**Your assignment:**
For the material below, the expected output is exactly the lines between the line holding "Современный проект двухэтажного" and the line holding "Before & After Coffee by digerati", inclusive, with pictures left out.

**Provided data:**
------------------------
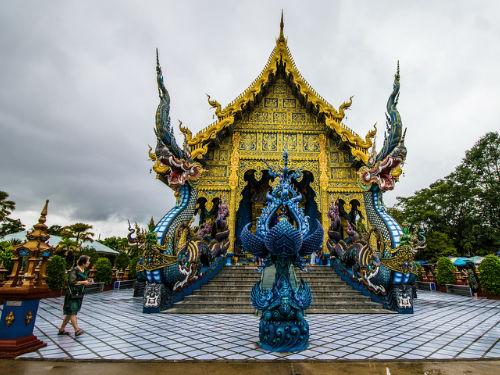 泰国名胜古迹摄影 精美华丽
------------------------
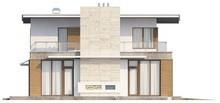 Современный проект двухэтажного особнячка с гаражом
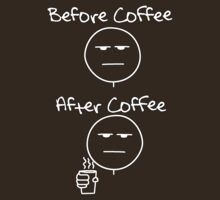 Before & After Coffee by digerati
------------------------
**Written answer:**
 Современный проект двухэтажного особнячка с гаражом
 Before & After Coffee by digerati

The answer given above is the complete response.